Copy out the physics problem about two perpendicular current-carrying coils word for word, from its header line through the stated correct answer.

EXCERPT PROVIDED
━━━━━━━━
MHT CET · Physics · Magnetic Effects of Current
Two identical current carrying coils with same centre are placed with their planes perpendicular to each other. If current \(I=\sqrt{2} \mathrm{~A}\) and radius of the coil is \(\mathrm{R}=1 \mathrm{~m}\), then magnetic field at centre is equal to ( \(\mu_0=\) permeability of free space)
- A \(\mu_0\)
- B \(\frac{\mu_0}{2}\)
- C \(2 \mu_0\)
- D \(\sqrt{2} \mu_0\)
Answer & Solution
Correct Answer
(A) \(\mu_0\)
━━━━━━━━
EXCERPTED RECORDS
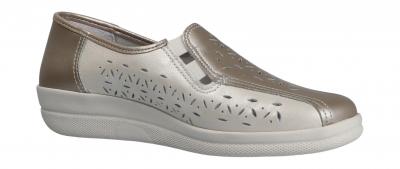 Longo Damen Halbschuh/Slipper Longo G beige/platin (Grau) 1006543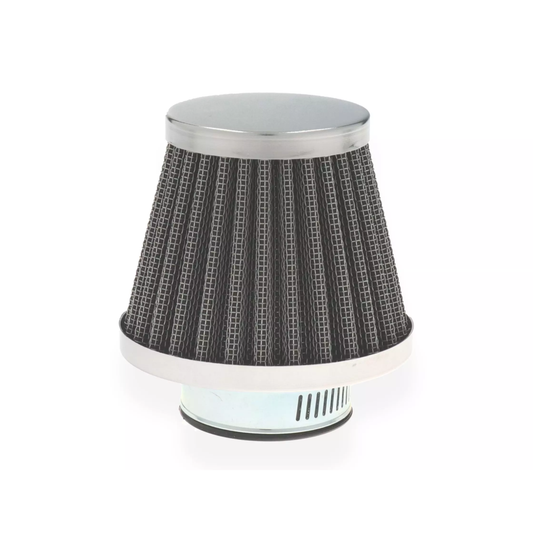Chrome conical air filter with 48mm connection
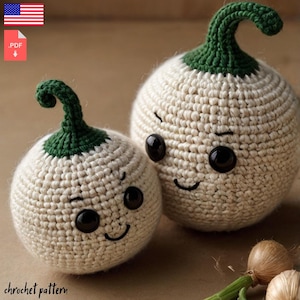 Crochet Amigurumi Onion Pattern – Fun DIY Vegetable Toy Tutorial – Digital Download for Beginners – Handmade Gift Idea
━━━━━━━━
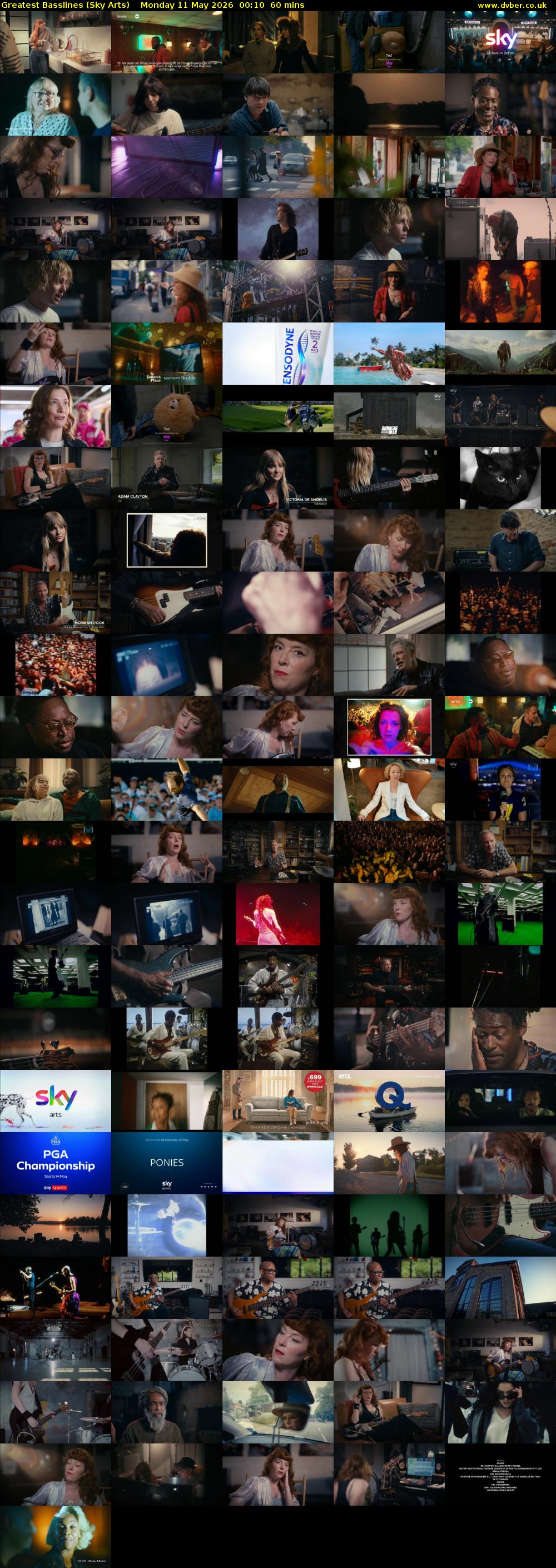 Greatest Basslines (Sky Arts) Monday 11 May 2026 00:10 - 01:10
━━━━━━━━
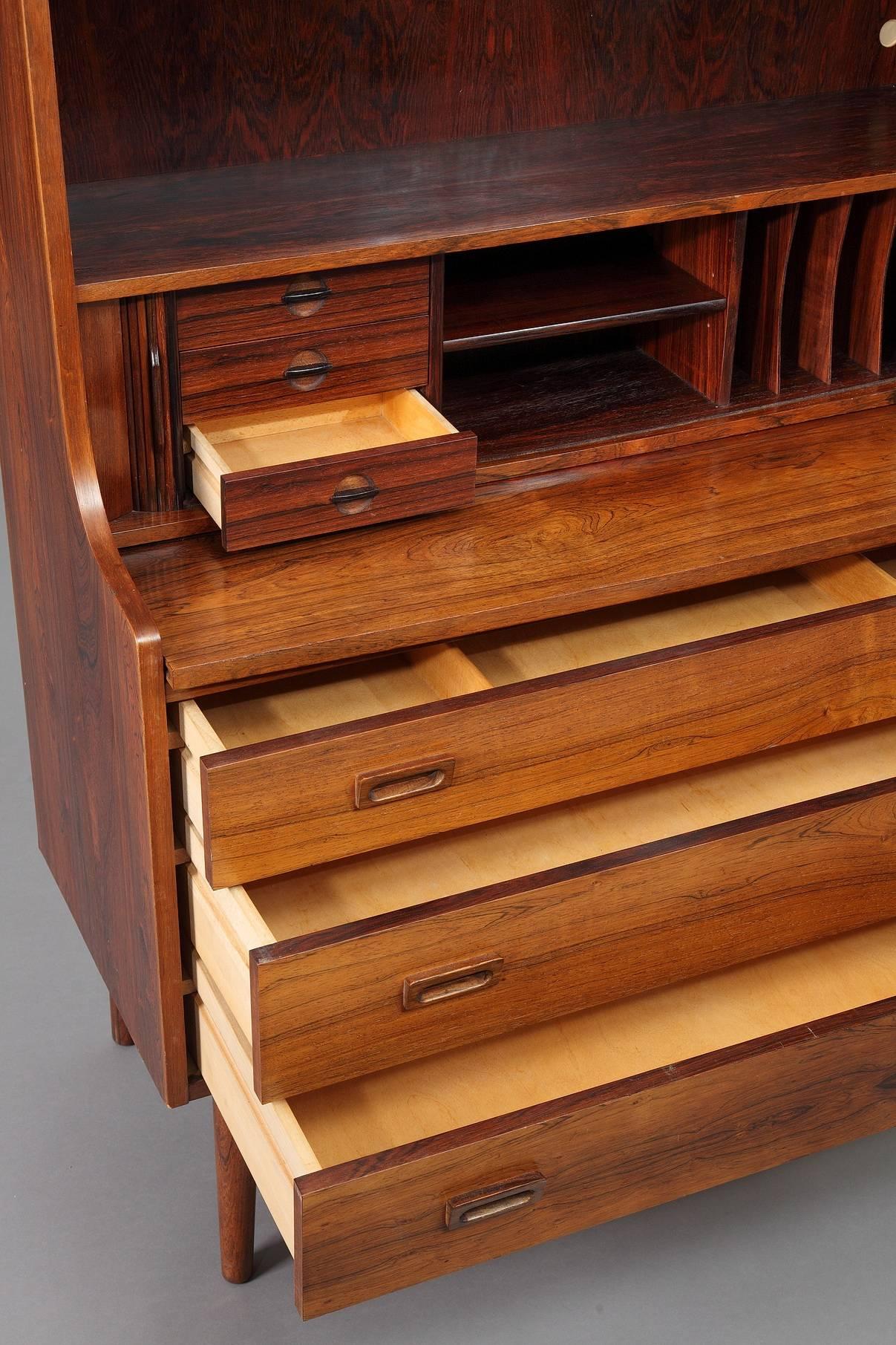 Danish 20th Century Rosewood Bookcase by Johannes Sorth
━━━━━━━━
RESULT OF THIS EXERCISE
MHT CET · Physics · Magnetic Effects of Current
Two identical current carrying coils with same centre are placed with their planes perpendicular to each other. If current \(I=\sqrt{2} \mathrm{~A}\) and radius of the coil is \(\mathrm{R}=1 \mathrm{~m}\), then magnetic field at centre is equal to ( \(\mu_0=\) permeability of free space)
- A \(\mu_0\)
- B \(\frac{\mu_0}{2}\)
- C \(2 \mu_0\)
- D \(\sqrt{2} \mu_0\)
Answer & Solution
Correct Answer
(A) \(\mu_0\)